Render everything from the line containing "What physical distance" down to the end of the entries, both ends included, as a JSON list of strings with one string per line and blank lines omitted.

** BEGIN Source material **

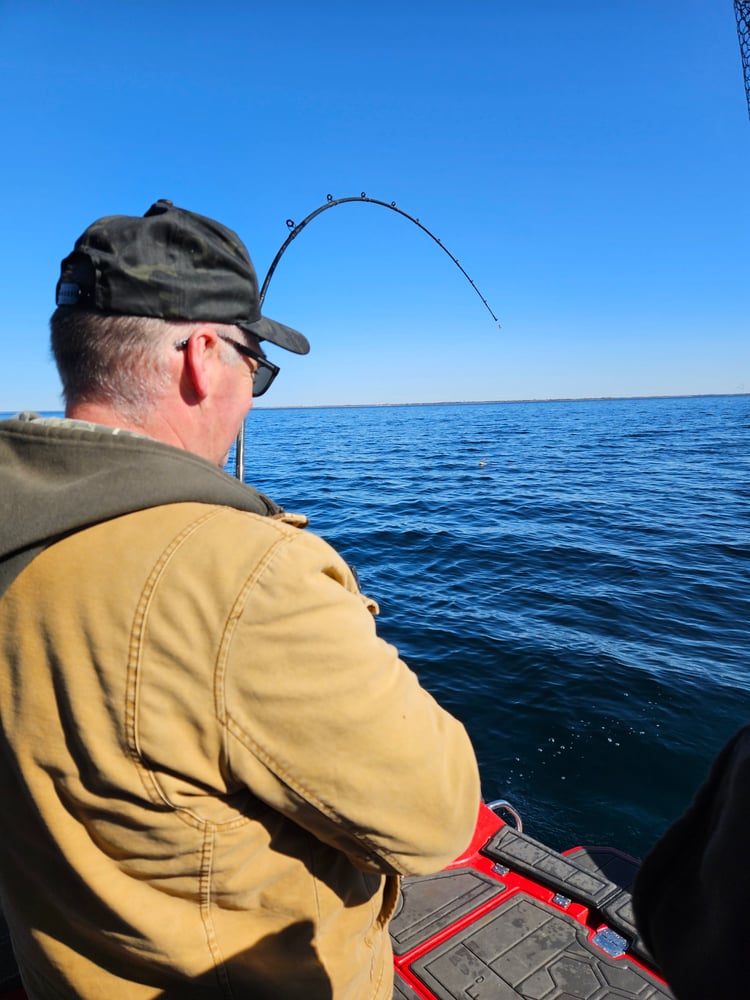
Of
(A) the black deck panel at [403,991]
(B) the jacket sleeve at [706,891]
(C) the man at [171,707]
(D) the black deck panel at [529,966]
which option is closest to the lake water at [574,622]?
(D) the black deck panel at [529,966]

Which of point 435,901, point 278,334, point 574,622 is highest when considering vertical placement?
Answer: point 278,334

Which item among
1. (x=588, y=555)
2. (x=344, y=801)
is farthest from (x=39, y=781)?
(x=588, y=555)

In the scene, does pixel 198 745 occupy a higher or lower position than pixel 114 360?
lower

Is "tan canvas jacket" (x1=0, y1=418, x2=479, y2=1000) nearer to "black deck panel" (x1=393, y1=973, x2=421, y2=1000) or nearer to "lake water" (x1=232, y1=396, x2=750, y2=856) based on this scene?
"black deck panel" (x1=393, y1=973, x2=421, y2=1000)

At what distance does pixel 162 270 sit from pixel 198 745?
1.02 m

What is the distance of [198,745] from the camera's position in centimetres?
98

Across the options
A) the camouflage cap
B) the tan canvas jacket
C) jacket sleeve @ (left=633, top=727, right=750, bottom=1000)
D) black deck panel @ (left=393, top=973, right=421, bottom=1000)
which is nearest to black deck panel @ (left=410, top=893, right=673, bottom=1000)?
black deck panel @ (left=393, top=973, right=421, bottom=1000)

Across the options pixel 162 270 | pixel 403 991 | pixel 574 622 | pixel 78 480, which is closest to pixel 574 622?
pixel 574 622

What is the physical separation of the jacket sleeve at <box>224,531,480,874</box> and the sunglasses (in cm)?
63

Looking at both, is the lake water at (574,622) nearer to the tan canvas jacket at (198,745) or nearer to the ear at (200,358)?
the tan canvas jacket at (198,745)

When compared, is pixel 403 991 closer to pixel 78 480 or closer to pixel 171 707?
pixel 171 707

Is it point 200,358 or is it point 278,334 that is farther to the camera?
point 278,334

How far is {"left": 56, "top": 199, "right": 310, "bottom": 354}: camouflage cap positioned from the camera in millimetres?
1250

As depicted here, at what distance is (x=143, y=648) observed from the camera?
95 centimetres
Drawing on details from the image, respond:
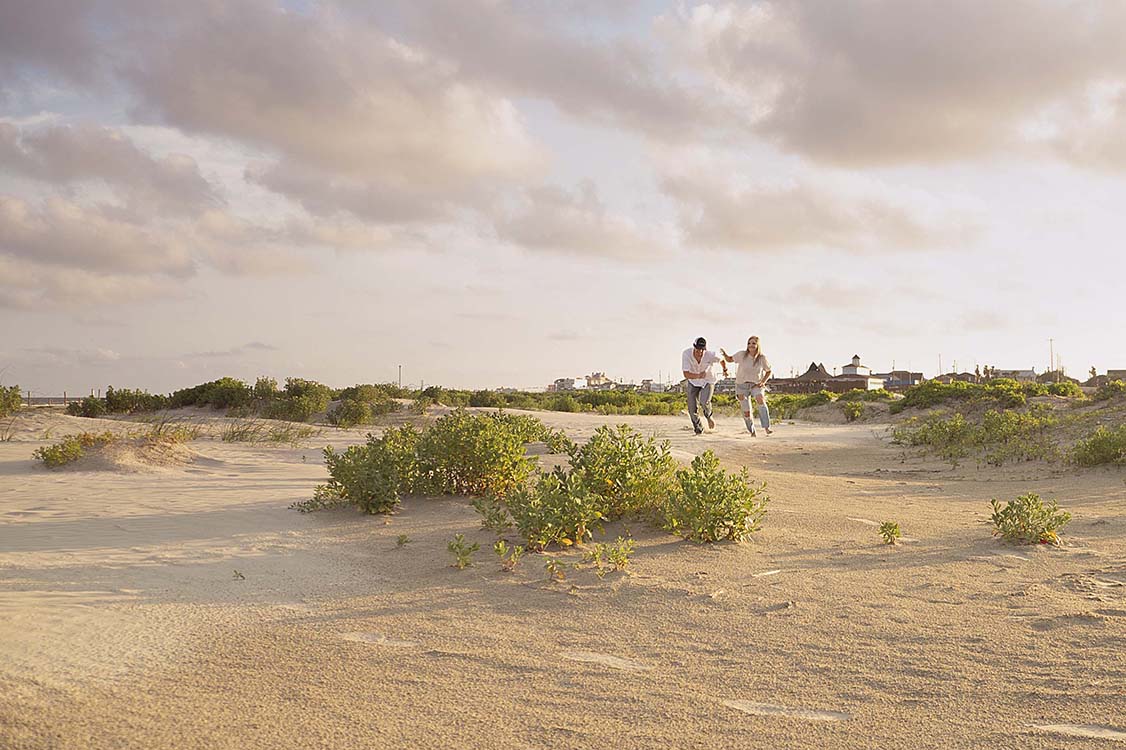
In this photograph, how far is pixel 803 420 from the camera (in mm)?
29141

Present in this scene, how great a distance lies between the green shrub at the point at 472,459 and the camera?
28.1 ft

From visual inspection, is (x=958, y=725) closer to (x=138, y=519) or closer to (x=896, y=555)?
(x=896, y=555)

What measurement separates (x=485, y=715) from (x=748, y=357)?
41.4 feet

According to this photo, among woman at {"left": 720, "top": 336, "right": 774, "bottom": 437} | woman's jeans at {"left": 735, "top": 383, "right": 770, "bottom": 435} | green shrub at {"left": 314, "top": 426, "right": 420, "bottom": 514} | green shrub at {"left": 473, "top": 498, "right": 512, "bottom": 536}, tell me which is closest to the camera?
green shrub at {"left": 473, "top": 498, "right": 512, "bottom": 536}

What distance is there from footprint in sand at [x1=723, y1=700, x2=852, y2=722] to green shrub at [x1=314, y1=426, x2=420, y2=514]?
5.11m

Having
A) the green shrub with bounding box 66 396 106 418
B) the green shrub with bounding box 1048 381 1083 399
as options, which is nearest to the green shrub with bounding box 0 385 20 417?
the green shrub with bounding box 66 396 106 418

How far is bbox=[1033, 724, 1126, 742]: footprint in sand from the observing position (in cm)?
333

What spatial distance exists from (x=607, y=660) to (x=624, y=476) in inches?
124

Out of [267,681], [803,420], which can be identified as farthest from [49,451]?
[803,420]

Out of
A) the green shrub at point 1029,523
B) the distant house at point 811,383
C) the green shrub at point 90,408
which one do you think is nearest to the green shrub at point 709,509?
the green shrub at point 1029,523

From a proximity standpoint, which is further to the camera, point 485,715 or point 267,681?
point 267,681

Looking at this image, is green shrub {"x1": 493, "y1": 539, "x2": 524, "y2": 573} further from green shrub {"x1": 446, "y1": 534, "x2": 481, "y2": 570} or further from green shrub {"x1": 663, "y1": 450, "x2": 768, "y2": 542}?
green shrub {"x1": 663, "y1": 450, "x2": 768, "y2": 542}

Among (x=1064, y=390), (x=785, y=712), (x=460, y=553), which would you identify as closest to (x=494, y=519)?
(x=460, y=553)

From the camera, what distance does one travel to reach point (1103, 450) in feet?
40.1
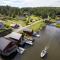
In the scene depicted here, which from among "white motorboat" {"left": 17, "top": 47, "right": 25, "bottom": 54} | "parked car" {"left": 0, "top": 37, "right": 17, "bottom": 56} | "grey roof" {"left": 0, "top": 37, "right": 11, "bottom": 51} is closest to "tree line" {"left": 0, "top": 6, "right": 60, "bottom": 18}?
"white motorboat" {"left": 17, "top": 47, "right": 25, "bottom": 54}

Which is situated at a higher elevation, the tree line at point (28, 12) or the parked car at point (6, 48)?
the tree line at point (28, 12)

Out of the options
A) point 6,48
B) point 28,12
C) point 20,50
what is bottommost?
point 20,50

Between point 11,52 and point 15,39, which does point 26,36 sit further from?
point 11,52

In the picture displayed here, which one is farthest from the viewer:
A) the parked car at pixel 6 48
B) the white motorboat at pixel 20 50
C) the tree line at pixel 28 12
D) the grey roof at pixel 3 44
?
the tree line at pixel 28 12

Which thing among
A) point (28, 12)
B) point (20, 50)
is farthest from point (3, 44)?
point (28, 12)

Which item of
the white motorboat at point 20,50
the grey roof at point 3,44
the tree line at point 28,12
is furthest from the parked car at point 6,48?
the tree line at point 28,12

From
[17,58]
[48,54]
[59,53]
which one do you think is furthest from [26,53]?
[59,53]

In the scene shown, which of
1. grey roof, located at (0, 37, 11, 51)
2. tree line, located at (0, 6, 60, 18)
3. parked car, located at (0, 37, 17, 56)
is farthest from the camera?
tree line, located at (0, 6, 60, 18)

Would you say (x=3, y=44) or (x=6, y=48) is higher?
(x=3, y=44)

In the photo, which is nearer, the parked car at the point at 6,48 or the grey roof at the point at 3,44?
the parked car at the point at 6,48

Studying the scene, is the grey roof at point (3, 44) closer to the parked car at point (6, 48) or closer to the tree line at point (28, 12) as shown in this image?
the parked car at point (6, 48)

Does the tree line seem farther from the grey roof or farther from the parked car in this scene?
the parked car

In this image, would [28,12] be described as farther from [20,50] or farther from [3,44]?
[3,44]
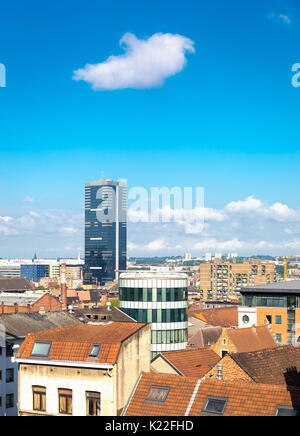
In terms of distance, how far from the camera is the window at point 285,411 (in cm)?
2562

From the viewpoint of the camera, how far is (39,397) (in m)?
31.1

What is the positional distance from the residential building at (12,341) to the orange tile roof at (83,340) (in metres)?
18.2

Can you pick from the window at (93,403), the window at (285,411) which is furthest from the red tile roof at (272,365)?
the window at (93,403)

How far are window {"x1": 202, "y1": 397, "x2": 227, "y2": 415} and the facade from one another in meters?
51.9

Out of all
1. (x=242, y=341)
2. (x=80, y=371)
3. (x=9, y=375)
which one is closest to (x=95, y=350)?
(x=80, y=371)

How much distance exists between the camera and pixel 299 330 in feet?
250

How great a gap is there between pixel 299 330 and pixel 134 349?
49.6m

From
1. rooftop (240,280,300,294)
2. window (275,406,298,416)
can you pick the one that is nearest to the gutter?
window (275,406,298,416)

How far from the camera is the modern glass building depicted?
77.2 metres

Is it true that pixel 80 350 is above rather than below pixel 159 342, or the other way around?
above

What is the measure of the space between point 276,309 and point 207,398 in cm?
5429

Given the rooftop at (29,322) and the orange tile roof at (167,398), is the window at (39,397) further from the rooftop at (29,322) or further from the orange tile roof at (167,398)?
the rooftop at (29,322)
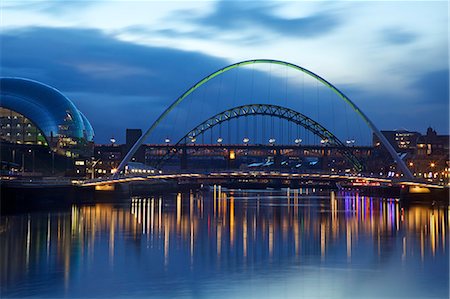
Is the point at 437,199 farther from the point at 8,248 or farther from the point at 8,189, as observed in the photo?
the point at 8,248

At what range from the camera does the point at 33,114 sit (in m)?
124

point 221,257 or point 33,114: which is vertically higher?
point 33,114

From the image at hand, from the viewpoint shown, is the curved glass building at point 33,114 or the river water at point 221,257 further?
the curved glass building at point 33,114

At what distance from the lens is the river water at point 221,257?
3584cm

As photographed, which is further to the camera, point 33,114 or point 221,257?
point 33,114

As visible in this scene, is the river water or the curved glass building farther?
the curved glass building

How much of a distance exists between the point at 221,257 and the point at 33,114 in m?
83.2

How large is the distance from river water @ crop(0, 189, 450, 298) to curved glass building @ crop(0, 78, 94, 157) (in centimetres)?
5018

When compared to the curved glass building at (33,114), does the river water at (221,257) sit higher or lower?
lower

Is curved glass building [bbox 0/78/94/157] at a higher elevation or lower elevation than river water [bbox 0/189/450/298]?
higher

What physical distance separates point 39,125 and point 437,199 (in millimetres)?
60222

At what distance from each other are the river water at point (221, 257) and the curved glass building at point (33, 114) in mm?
50182

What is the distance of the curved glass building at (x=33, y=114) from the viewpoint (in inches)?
4801

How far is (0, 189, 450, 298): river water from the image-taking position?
35844 mm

** END Source material **

Answer to this task
[
  "What physical distance separates point 39,125 and point 437,199 (in millimetres)?",
  "60222",
  "At what distance from each other are the river water at point (221, 257) and the curved glass building at point (33, 114) in mm?",
  "50182",
  "What is the distance of the curved glass building at (x=33, y=114) from the viewpoint (in inches)?",
  "4801",
  "How far is (0, 189, 450, 298): river water from the image-taking position?",
  "35844 mm"
]